Adjoining Winter’s property, Doug & Hannah Hope from Campbell Town bought two blocks of land, one on each side of the Sheffield Rd in 1909. On the eastern side, they cleared the bush into a 36-acre farm with orchard, while across the road, at the junction with Goss Rd, Doug built a blacksmith shop, where he soon had to employ an additional workman.
James Cable’s Sawmill
Various claims that James & Mary Cables operated a sawmill south of Railton in the mid- 1850s prior to coming to Kentish in 1860 do not stack up. Historical evidence shows this sawmill wasn’t built until 20 years later, in the mid-1870s. Leaving Scotland in 1854, young Cables spent time on the Victorian gold fields before coming to Launceston where he found work in a flourmill and married Mary Prosser on 6 Nov 1857. Early in 1860, James Jeffrey employed James Cables to clear his 210-acre block on the banks of the Don River, Kentish Plains, where on 7 Sept 1860 the first of Cables’ seven children was born. By 1865 James Cables had purchased half of Jeffrey’s block, which he paid off over the years. He also tried to build a flourmill driven by a water wheel. It didn’t prove very successful.

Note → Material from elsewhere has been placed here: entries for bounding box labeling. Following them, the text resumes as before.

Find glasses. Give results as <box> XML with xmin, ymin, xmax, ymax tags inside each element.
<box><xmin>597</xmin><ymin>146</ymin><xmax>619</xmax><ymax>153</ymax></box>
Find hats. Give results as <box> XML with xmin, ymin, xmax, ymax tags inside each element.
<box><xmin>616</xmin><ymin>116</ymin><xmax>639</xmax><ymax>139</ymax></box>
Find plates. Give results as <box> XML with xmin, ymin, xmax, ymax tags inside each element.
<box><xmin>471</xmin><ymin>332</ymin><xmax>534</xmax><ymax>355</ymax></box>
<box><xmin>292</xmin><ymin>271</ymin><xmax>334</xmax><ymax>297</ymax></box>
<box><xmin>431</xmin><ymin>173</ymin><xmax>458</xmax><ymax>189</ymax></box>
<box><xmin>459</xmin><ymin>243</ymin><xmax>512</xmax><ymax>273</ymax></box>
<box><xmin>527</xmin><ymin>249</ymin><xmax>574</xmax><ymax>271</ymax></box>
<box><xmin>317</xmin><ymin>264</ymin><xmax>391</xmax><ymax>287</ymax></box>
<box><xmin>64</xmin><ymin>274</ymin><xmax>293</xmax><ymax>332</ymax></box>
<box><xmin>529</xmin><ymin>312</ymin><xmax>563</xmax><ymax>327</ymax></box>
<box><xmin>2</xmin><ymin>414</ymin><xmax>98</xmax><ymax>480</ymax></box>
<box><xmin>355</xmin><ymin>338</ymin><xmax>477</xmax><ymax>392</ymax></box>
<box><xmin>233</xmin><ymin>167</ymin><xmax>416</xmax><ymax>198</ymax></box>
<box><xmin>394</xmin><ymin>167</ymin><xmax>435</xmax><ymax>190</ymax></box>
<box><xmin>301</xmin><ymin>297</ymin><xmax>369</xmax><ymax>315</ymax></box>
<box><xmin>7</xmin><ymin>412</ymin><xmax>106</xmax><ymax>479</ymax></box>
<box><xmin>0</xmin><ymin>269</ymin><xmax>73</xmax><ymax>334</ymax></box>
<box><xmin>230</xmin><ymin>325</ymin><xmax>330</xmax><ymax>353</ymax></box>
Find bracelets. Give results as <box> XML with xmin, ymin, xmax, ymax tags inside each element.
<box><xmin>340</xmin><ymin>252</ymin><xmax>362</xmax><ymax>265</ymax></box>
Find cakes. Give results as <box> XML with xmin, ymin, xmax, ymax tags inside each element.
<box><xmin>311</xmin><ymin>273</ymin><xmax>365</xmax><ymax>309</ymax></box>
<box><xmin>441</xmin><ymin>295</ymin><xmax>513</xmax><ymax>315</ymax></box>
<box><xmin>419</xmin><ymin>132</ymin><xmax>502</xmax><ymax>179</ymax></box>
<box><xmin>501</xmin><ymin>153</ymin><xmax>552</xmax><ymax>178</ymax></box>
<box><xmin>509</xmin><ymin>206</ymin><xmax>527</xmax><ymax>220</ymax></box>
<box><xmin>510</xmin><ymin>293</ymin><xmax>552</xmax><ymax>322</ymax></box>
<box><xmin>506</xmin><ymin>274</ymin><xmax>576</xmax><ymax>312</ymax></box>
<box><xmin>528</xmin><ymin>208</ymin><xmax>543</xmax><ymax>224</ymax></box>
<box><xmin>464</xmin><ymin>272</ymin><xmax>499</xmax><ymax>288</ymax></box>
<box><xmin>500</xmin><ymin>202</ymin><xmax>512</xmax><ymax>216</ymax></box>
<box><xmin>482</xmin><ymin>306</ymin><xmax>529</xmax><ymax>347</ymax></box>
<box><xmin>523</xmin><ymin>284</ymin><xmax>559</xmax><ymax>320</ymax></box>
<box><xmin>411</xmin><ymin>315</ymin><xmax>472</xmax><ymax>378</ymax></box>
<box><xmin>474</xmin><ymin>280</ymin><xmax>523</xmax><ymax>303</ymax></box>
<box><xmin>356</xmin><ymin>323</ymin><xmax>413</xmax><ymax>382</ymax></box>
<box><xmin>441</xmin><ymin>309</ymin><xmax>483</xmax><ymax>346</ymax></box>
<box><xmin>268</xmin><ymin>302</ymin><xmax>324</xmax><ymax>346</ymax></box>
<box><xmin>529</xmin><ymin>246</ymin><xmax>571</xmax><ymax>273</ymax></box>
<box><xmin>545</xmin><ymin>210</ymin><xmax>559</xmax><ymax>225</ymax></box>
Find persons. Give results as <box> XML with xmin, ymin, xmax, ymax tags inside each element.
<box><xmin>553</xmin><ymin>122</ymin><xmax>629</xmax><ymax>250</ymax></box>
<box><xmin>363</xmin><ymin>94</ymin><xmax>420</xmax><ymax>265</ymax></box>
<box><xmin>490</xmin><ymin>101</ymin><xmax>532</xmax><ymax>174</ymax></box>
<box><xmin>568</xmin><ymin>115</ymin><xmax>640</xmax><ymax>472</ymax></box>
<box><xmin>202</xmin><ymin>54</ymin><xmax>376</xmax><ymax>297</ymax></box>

A decade later, small-time entrepreneur Joseph Lobley of Latrobe teamed up with James Cables to commence sawmilling south of Railton. They purchased 110 acres of splendid timber on the eastern side of the Sheffield Road, almost to Lowe’s Bridge. There they erected a steam-driven sawmill that drove both vertical and circular saws, as well as several workers cottages, and began operations on 20 May 1875. They were hesitant to invest more money until they knew whether the Tramway Company would get completed right to Deloraine. The following year there was an outbreak of severe dysentery at the sawmill, resulting in two deaths. Then, tragically, in January 1878 a bushfire destroyed the entire sawmill. The Lobley/Cables partnership was dissolved by dividing their 110-acre property in half. James Cables went back to his Kentish farm and, together with James Jeffrey, opened a steam driven flourmill further down the Don Creek which continued operating until 1884.